# WRITTEN EXERCISE A:
Answer these questions using the farm bill text:
(i) What has the White House threatened to do if either version of the bill reaches the president's desk with the spending intact?
(ii) Who is named as chairman of the Senate Budget Committee?
(iii) How much extra money have Baucus and Rangel been charged with finding, and over what period?
# WRITTEN EXERCISE B:
Quote the farm bill text word for word, starting at "The horse provision, for" and ending at "the disaster aid.".

# PAGE EXTRACT:
Negotiations on the roughly $280 billion, five-year bill to expand agriculture and nutrition programs are in disarray with lawmakers from the House and Senate squabbling over how to pay for it. The White House says both the current House and Senate versions are too expensive and has threatened a veto if either one reaches the president's desk with the spending intact.

House members object to several tax breaks in the Senate bill, including provisions to help owners of race horses, landowners who find endangered species on their property and those involved in litigation over the Exxon Valdez oil spill.

House Agriculture Committee Chairman Collin Peterson, D-Minn., and House Ways and Means Committee Chairman Charles Rangel, D-N.Y., have said that many of those tax provisions are not acceptable. The tax package, which also includes a $5 billion program for farmers who lose crops to bad weather, was drawn up by the Senate Finance Committee and helped win 79 votes for the farm bill in that chamber last year.

The horse provision, for example, is a priority for Senate Republican leader Mitch McConnell of Kentucky. Montana Sen. Max Baucus, chairman of the Senate Finance Committee, and North Dakota Sen. Kent Conrad, chairman of the Senate Budget Committee, have insisted on the disaster aid.

Baucus and Rangel have been charged by House and Senate leadership with finding an extra $10 billion over 10 years to help pay for extras added to the bill and to work out the dispute over taxes. Rangel, who has few farmers in his New York City district, has expressed frustration that his committee is responsible for coming up with the money.

# PROVIDED DATA:
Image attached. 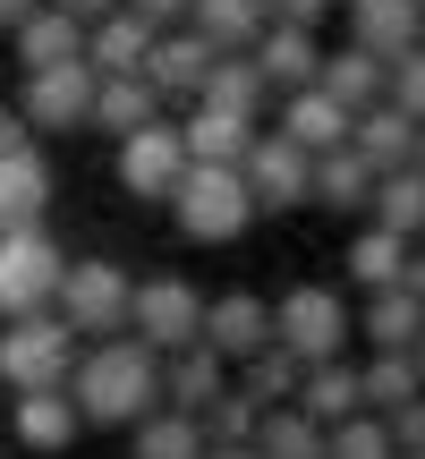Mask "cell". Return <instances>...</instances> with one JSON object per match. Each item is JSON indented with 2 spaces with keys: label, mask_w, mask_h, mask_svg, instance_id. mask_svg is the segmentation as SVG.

# CORRECT OUTPUT A:
(i) It has threatened a veto.
(ii) North Dakota Sen. Kent Conrad.
(iii) An extra $10 billion over 10 years.

# CORRECT OUTPUT B:
The horse provision, for example, is a priority for Senate Republican leader Mitch McConnell of Kentucky. Montana Sen. Max Baucus, chairman of the Senate Finance Committee, and North Dakota Sen. Kent Conrad, chairman of the Senate Budget Committee, have insisted on the disaster aid.